How Felix Lembersky Smuggled Jewish Motifs Into Soviet Art
The Ukrainian Jewish painter Felix Lembersky (1913-70), whose works are currently on view through December 23 at the Rubin-Frankel Gallery at Boston University, offers ideas and issues to contemporary viewers aside from the simple beauty of his work.
As I will explain in a lecture this evening, Lembersky came of age and spent his career in the Soviet World of Stalin, Khrushchev and Brezhnev, in which, with the exception of a few moments of “thaw,” visual art was frozen by the Stalinist dictum of Soviet socialist realism. Photo-perfect representation of smiling, healthy young people engaged in the noble work of building the Soviet state or enjoying the produce of its sweeping countryside was the only acceptable form of aesthetic expression. Soviet artists typically had to choose: They could create art acceptable to the regime or be ignored — if not persecuted — for inappropriately avant-garde or socio-politically critical work.

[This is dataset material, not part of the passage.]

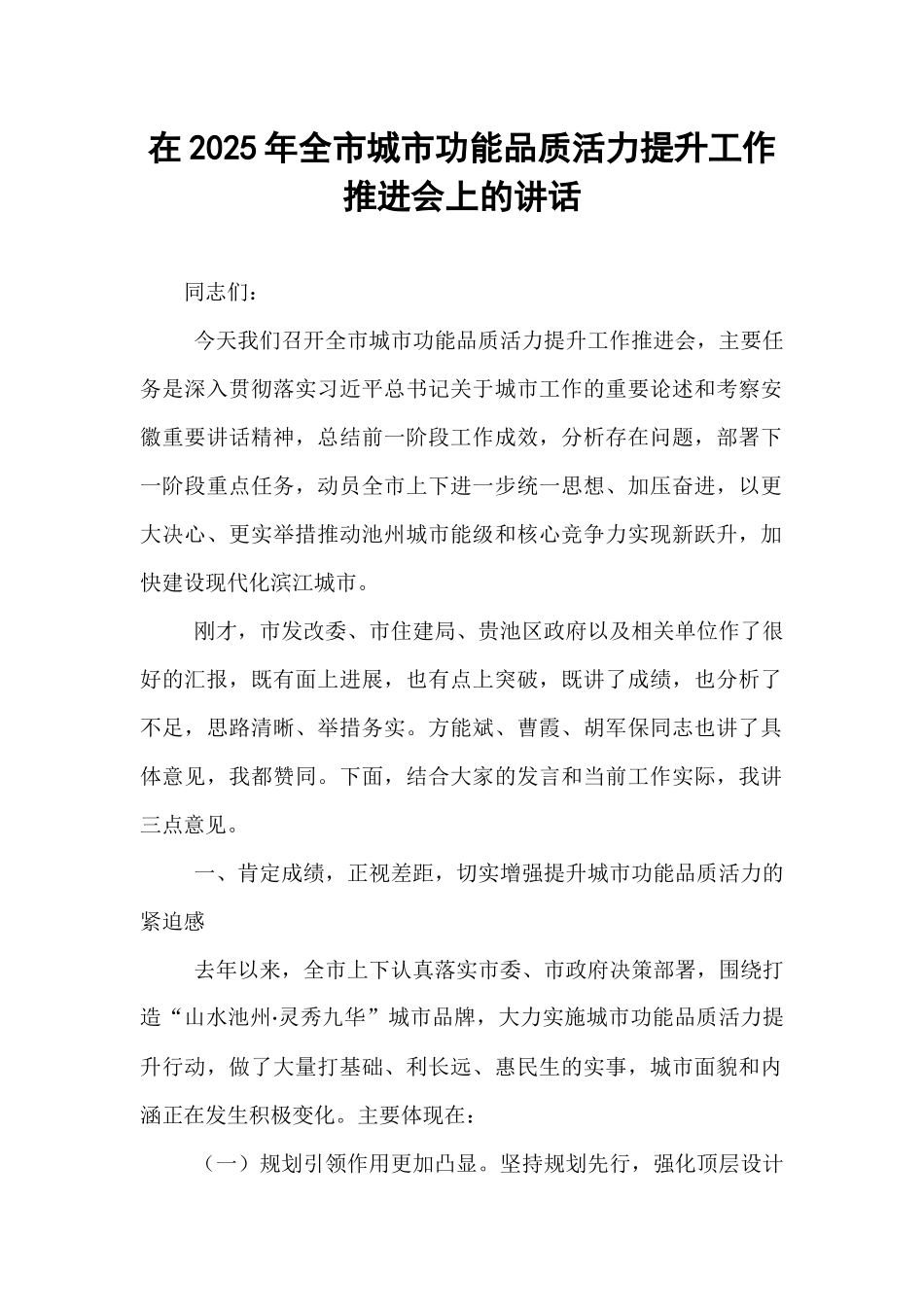 在2025年全市城市功能品质活力提升工作推进会上的讲话.docx_第1页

Or they could do both, the one for public consumption and the other with only trusted family and friends as its audience. Lembersky managed to do both, often addressing the subject matter of Soviet realism with a heretical style of vigorous brushstrokes, resonating with impressionist and expressionist aesthetics. He even managed to infuse his “acceptable” art with a symbolic language sufficiently arcane that only the informed would recognize its implied commentaries.
Lembersky’s world was not overly friendly to Jews — Stalin’s regime culminated with the notorious “Doctor’s Plot” at the beginning of the early 1950s — so Jewish artists had to choose how to include, if at all, reflections of their Jewishness in their work. Lembersky managed to do that with subtle referential symbols. In a painting of a work site, a man with a yarmulke stands in a flood of yellow pigment, architectural elements yield a deconstructed Star of David, and a pharaonic head lolls on its side, blank-eyed and bodiless. Lembersky was also the first artist or writer to focus overtly on the tragedy at Babi Yar, the ravine outside Kiev where so many Jews were massacred on behalf of the Nazis by their Ukrainian henchmen, with the mass grave left unmarked for decades.

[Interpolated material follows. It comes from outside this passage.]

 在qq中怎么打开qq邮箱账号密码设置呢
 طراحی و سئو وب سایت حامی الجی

But ultimately Lembersky’s message transcends sectarian concerns, be they Soviet, Ukrainian or Jewish, in favor of encompassing humanity in its most poignant and heroic being. He managed to idealize — without idealizing in the Soviet realist mode — an endless array of everyday people. These were individuals upon whom the regime may have pinned ribbons and medals for producing large volumes of this or that, in fulfillment of that or this five-year plan, but whose individuality was ignored or crushed by the medal-givers.
Lembersky, however, revealed in drawings and paintings the noble human qualities that were otherwise ignored. He used humble motifs such as shovels to link diverse paintings and, in turn, the diverse population that he explored and exposed. He offered humans as natural elements that will ultimately prevail over any and every regime, however dismissive of common people and places such regimes may be.